• **Reading passage**
#####

In practice, Checkstyle is most valuable as a pre-commit gate that keeps style debates out of code review. It integrates with Maven, Gradle, IntelliJ IDEA (via CheckStyle-IDEA plugin), and VS Code (Checkstyle for Java extension). Java 17 and 21 syntax is supported. False positive rate is effectively zero — every violation is a genuine deviation from the configured standard.

Error Prone

Error Prone is Google's open-source (Apache 2.0) java static source code analysis tool that plugs directly into the javac compiler. It reports findings as compiler warnings or errors during the normal build — no separate analysis step required. Because it operates as a javac plugin, it has the same AST access as the compiler itself, enabling precise, low-false-positive detection of patterns like incorrect use of @Nullable, misuse of Java collections API, and improper exception handling.

Error Prone is used extensively within Google's codebase and is battle-tested across billions of lines of Java. It supports custom checks via the BugChecker API, making it extensible for project-specific patterns. The trade-off: it requires integrating into the Maven or Gradle build configuration, and findings must be suppressed with @SuppressWarnings annotations — a discipline overhead that smaller teams may find friction-heavy.

Infer (Meta)

Infer is Meta's open-source (MIT license) static analyzer, originally developed for Facebook's mobile apps and now widely used for Java and Android analysis. Infer's distinctive approach is bi-abduction: a form of abstract interpretation that automatically infers pre- and post-conditions of methods, allowing it to track null-pointer dereferences and resource leaks across interprocedural call chains that other tools would miss.

Infer shines on large codebases with deep call graphs — it has found critical bugs in codebases of tens of millions of lines. It supports Java, Kotlin, C, C++, and Objective-C. The limitation: Infer is heavyweight to run (it instruments the build), produces a higher false positive rate than SpotBugs on typical enterprise codebases, and has steeper CI integration complexity. Java 17 support is available; Java 21 compatibility should be verified against the current release.

Coverity (Black Duck)

Coverity is a commercial static analysis platform owned by Clearlake Capital Group and Francisco Partners (formerly part of Synopsys), used by defense, financial services, and automotive organizations with strict compliance requirements. Its Java analysis engine performs interprocedural data flow analysis with a proprietary approach that minimizes false positives — Coverity's low false positive rate is one of its primary selling points in enterprise procurement conversations.

Coverity supports Java 8 through 21 and produces findings mapped to CWE, CERT-J, and OWASP categories. It includes an Audit IDE plugin for developer-facing review and integrates with Jira, Jenkins, and Azure DevOps. Pricing is enterprise (contact sales); it is not cost-effective for teams that can achieve adequate coverage with open-source alternatives.

Qodana (JetBrains)

#####

Copy out everything from "Coverity supports Java" down to "Qodana (JetBrains)" in the Java static analysis passage above, word for word.

• **Data**
#####

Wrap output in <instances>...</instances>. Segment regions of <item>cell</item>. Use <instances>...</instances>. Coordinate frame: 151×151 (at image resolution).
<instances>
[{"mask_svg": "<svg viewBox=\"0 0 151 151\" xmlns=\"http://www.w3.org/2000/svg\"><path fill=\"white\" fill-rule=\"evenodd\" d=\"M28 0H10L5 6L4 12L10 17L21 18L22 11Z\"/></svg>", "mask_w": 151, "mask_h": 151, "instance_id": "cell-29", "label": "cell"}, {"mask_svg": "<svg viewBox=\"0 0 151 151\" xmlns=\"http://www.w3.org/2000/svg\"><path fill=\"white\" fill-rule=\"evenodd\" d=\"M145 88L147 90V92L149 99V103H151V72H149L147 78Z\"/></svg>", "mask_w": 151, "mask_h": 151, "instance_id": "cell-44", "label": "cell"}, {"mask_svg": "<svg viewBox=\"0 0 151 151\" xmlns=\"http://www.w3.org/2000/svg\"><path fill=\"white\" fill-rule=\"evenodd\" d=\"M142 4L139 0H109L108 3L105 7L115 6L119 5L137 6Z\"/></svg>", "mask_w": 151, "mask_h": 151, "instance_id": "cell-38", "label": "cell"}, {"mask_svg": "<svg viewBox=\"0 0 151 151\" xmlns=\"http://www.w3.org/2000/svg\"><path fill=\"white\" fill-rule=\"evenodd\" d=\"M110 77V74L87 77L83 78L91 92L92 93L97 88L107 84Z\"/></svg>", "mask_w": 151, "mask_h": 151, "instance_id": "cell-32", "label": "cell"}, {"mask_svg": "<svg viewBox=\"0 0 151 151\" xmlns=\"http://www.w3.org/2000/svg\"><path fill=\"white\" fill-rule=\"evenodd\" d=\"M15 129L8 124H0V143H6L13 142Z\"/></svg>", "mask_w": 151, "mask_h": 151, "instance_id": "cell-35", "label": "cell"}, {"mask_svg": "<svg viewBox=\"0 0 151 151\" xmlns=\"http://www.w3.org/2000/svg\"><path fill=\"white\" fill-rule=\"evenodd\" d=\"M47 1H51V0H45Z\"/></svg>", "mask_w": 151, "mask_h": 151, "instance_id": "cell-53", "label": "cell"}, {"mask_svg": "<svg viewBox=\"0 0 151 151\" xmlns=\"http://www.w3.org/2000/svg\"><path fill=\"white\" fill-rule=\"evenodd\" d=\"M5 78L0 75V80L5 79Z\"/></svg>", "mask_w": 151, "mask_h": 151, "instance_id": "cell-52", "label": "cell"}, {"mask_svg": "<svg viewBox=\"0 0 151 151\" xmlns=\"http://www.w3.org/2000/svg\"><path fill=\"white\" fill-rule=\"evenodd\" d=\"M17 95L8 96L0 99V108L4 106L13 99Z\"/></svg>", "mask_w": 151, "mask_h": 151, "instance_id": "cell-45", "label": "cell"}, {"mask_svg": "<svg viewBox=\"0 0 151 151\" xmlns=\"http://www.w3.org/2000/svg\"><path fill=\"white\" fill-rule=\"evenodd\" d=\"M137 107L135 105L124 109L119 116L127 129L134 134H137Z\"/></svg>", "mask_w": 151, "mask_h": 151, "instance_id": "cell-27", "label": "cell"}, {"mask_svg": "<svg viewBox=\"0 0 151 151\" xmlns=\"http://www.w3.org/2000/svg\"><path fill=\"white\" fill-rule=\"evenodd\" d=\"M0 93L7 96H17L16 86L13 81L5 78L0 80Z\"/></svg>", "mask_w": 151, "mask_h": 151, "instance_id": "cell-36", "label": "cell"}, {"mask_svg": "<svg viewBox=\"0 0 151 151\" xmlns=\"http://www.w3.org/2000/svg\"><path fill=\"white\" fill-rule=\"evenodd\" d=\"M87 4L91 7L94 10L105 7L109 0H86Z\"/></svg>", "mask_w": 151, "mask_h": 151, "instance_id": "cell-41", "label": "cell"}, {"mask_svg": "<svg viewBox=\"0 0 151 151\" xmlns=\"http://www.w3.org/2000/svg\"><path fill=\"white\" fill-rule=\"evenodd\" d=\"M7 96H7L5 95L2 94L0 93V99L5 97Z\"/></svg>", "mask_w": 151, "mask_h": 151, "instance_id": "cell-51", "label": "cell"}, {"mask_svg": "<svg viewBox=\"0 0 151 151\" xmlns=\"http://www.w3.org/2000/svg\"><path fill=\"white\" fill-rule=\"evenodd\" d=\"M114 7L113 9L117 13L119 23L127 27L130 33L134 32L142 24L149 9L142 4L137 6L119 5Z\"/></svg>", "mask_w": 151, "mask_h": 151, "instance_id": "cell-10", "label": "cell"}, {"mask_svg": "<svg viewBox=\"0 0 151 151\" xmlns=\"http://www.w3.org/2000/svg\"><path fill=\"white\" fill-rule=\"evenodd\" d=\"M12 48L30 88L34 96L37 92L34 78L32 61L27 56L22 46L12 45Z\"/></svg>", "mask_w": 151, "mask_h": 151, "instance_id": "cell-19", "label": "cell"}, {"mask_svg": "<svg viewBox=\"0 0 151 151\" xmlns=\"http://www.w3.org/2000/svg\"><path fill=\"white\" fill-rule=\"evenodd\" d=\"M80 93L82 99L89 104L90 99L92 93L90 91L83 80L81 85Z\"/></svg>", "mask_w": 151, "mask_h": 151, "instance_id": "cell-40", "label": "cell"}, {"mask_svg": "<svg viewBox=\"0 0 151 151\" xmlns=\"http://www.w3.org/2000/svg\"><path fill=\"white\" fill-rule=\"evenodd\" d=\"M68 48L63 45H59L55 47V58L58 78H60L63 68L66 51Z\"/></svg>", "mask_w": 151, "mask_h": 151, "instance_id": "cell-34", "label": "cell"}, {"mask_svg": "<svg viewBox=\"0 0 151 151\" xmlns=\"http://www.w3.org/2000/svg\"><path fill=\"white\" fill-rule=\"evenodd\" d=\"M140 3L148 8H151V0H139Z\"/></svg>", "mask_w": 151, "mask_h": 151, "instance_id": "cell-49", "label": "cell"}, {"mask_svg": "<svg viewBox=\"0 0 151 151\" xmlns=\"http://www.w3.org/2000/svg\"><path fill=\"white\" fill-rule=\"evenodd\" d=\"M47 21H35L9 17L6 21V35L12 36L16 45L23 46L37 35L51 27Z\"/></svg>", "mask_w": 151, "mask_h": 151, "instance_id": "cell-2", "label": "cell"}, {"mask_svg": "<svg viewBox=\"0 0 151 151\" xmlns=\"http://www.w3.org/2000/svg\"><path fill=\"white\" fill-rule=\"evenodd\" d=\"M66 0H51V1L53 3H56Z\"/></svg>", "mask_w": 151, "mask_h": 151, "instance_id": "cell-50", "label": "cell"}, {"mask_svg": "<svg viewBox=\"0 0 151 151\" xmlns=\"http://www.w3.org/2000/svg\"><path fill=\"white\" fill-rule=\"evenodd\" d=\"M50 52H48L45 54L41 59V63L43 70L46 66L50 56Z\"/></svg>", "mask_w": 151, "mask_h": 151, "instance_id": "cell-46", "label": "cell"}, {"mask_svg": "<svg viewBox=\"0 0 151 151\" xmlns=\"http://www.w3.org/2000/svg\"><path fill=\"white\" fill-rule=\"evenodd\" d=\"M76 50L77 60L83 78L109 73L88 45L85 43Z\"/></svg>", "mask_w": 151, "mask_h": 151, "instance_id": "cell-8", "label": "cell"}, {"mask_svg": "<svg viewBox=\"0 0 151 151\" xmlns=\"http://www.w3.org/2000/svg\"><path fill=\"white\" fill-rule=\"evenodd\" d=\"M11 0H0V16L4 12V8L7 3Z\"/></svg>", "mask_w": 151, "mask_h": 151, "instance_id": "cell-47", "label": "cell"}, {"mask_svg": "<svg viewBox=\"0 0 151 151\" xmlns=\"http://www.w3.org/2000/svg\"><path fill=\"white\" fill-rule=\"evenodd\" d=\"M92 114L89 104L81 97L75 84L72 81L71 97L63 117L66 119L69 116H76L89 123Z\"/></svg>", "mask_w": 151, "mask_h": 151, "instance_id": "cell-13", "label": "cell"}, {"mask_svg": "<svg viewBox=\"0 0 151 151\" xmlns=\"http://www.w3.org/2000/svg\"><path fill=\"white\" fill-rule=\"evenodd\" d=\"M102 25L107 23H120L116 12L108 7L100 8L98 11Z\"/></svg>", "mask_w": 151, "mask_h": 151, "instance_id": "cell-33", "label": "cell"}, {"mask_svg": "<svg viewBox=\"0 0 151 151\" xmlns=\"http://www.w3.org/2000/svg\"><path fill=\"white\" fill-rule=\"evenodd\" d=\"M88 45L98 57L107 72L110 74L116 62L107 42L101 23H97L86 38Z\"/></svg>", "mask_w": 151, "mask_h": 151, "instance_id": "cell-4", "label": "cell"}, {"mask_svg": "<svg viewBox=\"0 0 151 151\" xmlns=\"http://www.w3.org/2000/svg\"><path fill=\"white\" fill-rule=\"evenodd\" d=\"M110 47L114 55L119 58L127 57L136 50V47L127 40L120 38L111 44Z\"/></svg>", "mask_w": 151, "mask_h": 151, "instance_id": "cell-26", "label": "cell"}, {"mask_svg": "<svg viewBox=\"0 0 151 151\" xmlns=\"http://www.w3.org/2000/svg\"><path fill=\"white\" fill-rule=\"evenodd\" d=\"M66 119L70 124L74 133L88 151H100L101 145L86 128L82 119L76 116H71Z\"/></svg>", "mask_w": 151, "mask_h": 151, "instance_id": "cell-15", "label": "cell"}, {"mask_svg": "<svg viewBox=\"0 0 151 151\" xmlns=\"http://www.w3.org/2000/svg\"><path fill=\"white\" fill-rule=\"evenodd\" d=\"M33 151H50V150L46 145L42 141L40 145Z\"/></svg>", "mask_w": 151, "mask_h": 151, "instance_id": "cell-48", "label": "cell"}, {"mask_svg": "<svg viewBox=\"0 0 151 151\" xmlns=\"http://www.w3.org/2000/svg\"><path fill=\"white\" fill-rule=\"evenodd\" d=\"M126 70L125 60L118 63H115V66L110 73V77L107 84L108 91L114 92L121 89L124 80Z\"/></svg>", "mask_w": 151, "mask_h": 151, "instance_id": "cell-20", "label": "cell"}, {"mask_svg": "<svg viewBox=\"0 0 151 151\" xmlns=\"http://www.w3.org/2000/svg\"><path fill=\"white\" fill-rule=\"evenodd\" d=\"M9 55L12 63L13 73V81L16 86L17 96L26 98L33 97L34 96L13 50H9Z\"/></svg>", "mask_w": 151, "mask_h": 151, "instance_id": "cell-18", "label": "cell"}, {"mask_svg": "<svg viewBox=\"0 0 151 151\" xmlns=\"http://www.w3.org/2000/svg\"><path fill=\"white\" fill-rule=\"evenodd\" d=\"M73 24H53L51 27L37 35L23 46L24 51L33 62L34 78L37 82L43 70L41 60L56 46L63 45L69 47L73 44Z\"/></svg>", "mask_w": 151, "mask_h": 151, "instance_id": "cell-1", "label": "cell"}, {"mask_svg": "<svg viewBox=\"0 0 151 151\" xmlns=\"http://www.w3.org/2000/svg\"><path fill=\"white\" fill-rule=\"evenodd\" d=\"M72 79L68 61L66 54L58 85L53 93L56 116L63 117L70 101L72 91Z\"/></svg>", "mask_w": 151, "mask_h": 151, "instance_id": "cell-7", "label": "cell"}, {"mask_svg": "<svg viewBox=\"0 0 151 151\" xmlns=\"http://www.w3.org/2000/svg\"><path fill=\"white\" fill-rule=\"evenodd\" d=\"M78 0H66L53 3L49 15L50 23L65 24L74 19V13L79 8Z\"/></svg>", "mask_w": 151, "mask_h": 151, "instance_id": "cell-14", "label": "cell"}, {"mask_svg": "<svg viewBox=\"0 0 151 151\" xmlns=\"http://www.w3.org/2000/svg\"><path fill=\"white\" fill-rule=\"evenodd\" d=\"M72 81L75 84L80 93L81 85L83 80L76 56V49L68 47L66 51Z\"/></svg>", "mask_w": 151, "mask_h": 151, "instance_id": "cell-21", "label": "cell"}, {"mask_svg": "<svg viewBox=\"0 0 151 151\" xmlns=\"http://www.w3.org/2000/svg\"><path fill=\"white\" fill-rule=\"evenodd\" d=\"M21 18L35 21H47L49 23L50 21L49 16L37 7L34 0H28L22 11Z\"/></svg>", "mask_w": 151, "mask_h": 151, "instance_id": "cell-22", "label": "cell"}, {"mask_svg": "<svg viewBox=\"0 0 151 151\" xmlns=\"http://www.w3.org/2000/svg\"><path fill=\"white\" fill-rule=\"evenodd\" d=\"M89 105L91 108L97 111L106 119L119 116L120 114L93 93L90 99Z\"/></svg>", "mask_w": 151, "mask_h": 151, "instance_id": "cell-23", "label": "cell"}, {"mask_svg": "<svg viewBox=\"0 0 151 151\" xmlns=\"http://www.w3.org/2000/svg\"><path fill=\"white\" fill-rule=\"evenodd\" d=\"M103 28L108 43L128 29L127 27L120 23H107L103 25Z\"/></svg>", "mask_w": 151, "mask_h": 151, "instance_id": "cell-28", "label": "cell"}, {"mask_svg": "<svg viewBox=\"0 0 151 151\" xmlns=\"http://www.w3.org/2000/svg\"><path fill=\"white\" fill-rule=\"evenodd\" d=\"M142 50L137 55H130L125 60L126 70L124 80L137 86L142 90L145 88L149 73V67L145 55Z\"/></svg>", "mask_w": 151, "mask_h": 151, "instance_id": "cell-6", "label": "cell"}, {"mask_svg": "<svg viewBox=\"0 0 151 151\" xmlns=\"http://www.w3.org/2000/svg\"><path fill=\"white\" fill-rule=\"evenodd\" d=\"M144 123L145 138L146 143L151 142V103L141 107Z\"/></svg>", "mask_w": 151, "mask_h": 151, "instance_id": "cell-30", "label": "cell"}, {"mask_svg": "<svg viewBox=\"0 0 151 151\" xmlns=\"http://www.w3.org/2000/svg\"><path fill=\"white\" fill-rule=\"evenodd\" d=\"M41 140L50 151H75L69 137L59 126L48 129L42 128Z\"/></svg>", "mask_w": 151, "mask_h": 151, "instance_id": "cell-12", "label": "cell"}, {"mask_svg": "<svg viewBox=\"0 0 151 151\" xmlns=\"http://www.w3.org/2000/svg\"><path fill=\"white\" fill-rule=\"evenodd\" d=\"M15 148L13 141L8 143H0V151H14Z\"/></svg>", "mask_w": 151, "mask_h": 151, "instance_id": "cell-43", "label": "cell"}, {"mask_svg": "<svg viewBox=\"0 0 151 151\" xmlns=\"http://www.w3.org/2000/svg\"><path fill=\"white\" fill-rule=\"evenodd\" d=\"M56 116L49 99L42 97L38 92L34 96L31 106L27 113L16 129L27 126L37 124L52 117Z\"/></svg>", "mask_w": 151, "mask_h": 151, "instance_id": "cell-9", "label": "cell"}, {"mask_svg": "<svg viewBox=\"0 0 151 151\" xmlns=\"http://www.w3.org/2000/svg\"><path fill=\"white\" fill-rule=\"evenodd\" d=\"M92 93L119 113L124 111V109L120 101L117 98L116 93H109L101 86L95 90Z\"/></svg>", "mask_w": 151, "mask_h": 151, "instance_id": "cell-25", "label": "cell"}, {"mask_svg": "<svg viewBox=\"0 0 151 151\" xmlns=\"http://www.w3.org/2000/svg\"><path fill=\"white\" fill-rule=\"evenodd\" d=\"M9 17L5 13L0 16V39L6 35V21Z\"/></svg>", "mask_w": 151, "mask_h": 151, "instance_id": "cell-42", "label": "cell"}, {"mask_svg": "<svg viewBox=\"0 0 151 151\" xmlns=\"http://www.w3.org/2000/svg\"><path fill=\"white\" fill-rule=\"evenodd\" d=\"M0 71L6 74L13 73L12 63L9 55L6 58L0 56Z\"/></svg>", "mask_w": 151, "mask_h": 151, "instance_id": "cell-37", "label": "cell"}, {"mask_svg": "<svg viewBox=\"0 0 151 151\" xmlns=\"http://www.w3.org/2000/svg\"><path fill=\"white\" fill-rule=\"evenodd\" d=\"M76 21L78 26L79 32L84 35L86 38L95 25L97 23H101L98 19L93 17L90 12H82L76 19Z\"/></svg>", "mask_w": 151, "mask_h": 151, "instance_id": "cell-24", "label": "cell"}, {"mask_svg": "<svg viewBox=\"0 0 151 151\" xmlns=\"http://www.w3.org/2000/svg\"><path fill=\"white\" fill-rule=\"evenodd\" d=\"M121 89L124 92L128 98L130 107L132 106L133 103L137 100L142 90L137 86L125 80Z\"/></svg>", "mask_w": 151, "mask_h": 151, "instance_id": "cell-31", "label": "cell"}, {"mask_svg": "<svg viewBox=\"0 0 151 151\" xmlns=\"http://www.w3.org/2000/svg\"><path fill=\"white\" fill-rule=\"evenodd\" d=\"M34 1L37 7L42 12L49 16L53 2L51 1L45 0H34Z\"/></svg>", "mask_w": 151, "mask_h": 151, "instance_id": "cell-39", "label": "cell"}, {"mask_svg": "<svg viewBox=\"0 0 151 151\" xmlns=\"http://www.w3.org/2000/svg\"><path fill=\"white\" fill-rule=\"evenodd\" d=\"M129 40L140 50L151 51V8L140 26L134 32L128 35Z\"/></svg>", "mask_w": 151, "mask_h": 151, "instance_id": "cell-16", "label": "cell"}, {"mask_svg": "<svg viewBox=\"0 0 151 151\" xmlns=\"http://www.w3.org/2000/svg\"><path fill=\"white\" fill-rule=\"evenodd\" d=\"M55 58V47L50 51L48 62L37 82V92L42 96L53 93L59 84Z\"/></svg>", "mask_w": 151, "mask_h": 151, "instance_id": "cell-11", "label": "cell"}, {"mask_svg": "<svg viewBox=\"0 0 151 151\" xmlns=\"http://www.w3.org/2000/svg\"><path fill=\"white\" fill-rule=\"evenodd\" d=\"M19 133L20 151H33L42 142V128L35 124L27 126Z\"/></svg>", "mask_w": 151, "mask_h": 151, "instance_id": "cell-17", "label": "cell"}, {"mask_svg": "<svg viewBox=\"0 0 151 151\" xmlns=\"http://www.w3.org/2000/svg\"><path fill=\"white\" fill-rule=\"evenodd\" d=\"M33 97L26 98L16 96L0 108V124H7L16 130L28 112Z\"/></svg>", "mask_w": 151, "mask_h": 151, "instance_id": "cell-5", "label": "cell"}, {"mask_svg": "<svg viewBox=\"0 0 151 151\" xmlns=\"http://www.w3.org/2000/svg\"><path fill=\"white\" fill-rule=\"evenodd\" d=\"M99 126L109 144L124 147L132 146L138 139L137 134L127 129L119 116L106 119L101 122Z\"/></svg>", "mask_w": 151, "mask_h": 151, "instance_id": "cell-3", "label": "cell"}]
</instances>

#####

• **Exercise output**
Coverity supports Java 8 through 21 and produces findings mapped to CWE, CERT-J, and OWASP categories. It includes an Audit IDE plugin for developer-facing review and integrates with Jira, Jenkins, and Azure DevOps. Pricing is enterprise (contact sales); it is not cost-effective for teams that can achieve adequate coverage with open-source alternatives.

Qodana (JetBrains)